Phalen’s resume depicts him as natural for the gig. He joined the CIA in 1981 and left 30 years later as director of security. During that period, he also had stops of about three years each at the FBI and the National Reconnaissance Office.

“Personnel security has been in my blood,” said Phalen, 65, a Fairfax County, Va., resident, by telephone. He takes office Thursday. “The reality is it’s in my DNA. My dad spent 30 years at CIA, also at the office of security. He retired about 10 days before I came on board in 1981. . . . I think I learned a lot along the way.”

He’ll need that knowledge to corral a system that has taken some sharp blows in recent years.

Much of the criticism focused on USIS, a Falls Church, Va., contractor hired by the Office of Personnel Management (OPM) for the bulk of the government’s background clearance investigations. The company’s reputation faltered with the revelation that USIS had probed Edward Snowden, whose National Security Agency leaks led to Pulitzer Prize-winning articles in The Washington Post and the Guardian. USIS also did the background check on contractor Aaron Alexis, who killed 12 people at the Washington Navy Yard three years ago this month.

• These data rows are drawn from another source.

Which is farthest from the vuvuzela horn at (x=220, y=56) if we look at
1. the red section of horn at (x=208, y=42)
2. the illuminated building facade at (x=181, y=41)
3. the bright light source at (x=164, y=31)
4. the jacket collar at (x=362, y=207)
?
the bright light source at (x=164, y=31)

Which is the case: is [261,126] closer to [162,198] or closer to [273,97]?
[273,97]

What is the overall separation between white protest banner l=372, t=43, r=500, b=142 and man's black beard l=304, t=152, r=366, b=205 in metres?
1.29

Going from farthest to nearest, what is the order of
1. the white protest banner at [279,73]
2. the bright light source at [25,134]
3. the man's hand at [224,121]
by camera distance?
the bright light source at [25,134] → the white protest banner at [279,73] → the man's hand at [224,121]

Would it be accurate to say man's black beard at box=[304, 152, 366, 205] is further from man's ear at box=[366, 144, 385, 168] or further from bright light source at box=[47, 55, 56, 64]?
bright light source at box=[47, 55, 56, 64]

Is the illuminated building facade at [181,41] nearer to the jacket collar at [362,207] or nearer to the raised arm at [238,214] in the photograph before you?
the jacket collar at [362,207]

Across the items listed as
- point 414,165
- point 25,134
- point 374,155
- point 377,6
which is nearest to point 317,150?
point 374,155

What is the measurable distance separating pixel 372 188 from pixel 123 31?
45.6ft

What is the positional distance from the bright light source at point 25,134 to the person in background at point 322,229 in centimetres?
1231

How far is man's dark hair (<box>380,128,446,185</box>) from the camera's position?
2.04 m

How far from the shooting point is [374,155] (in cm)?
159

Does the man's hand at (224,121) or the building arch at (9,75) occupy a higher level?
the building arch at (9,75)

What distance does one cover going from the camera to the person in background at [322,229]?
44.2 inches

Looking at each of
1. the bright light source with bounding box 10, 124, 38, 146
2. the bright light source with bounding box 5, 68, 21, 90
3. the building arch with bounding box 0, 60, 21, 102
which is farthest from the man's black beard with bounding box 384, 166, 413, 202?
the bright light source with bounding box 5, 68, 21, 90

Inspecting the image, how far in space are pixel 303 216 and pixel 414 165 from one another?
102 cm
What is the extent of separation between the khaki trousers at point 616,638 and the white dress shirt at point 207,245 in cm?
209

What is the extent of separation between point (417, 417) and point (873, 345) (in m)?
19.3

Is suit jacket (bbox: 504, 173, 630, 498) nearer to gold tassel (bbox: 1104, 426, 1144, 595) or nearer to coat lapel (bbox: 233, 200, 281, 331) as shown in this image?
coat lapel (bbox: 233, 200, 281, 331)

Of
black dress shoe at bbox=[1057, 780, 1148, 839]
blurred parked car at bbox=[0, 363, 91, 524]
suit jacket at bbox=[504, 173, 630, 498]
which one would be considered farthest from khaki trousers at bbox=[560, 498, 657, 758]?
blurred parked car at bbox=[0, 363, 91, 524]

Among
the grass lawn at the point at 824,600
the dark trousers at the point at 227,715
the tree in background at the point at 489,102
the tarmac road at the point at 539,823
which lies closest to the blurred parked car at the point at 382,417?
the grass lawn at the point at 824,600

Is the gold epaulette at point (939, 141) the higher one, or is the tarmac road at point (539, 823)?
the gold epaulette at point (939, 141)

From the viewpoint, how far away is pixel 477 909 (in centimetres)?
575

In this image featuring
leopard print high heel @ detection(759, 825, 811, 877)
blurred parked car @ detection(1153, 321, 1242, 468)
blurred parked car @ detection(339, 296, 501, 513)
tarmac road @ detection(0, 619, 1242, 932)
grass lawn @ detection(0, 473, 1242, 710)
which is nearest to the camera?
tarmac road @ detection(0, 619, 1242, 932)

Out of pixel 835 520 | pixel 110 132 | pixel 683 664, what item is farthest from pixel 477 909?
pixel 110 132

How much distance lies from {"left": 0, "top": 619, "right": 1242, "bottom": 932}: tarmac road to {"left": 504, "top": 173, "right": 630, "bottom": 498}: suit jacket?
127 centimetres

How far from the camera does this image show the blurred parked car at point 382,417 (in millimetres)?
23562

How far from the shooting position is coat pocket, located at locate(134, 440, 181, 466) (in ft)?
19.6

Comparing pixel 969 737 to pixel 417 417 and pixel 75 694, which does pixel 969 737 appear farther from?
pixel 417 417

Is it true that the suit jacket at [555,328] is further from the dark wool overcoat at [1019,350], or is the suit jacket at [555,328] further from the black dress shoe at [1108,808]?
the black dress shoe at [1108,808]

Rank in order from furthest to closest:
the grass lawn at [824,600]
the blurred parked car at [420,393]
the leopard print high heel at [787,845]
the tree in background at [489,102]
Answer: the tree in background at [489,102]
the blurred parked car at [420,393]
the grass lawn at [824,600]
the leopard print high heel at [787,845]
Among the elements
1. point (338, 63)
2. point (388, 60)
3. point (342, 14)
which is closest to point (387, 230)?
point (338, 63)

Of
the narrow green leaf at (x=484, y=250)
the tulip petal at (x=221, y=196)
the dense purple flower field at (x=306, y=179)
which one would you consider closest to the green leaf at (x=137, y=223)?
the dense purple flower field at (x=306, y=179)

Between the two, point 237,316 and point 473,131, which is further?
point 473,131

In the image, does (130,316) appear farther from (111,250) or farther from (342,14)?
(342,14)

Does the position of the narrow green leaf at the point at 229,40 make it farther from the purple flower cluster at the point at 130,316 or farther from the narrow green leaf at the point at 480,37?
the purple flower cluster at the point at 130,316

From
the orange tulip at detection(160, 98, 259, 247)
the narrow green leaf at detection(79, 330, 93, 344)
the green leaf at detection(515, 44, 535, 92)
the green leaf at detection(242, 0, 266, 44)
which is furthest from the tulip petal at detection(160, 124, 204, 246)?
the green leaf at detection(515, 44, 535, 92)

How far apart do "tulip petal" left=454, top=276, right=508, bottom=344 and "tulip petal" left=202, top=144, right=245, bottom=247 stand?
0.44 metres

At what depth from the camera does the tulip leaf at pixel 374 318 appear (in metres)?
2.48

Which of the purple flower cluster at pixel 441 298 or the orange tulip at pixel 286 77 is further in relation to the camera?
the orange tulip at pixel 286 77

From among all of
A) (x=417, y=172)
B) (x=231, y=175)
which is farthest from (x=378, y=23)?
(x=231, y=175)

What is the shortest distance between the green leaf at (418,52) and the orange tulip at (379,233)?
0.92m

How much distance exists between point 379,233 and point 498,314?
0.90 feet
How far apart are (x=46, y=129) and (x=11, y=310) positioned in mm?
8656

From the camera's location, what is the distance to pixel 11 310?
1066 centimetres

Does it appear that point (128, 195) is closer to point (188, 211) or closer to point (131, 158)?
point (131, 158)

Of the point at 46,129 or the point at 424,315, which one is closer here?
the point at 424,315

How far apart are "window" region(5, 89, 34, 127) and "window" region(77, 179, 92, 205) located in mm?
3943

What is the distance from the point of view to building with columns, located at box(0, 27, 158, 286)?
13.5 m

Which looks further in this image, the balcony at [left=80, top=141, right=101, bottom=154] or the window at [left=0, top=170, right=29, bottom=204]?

OPM canceled its contract with USIS following a lawsuit, initiated by a former company employee and later joined by the Justice Department. It said the firm dumped, or failed to do complete reviews in 665,000 investigations.

At the time, the company said the allegations were “contrary to our values” and blamed “a small group of individuals.” The lawsuit was settled. The company’s troubles with OPM led to bankruptcy.

“What this new bureau needs is transparency and accountability from top to bottom and someone with the management expertise to create a new organization that can help transform the dysfunctional and outdated background investigation process into one that works effectively to better secure our nation’s secrets and strengthen our national security,” said Sen. Claire McCaskill (D-Mo.). “I hope the agency’s pick is up to that challenge.”

McCaskill and Sen. Jon Tester (D-Mont.) have pestered OPM with questions about the new bureau, warning in an August letter that without basic agency structures, it will end up on the Government Accountability Office’s high-risk list “due to delays and backlogs in the security clearance process.” OPM told the senators the new bureau will have a staff of 8,500, almost two-thirds of them contractors.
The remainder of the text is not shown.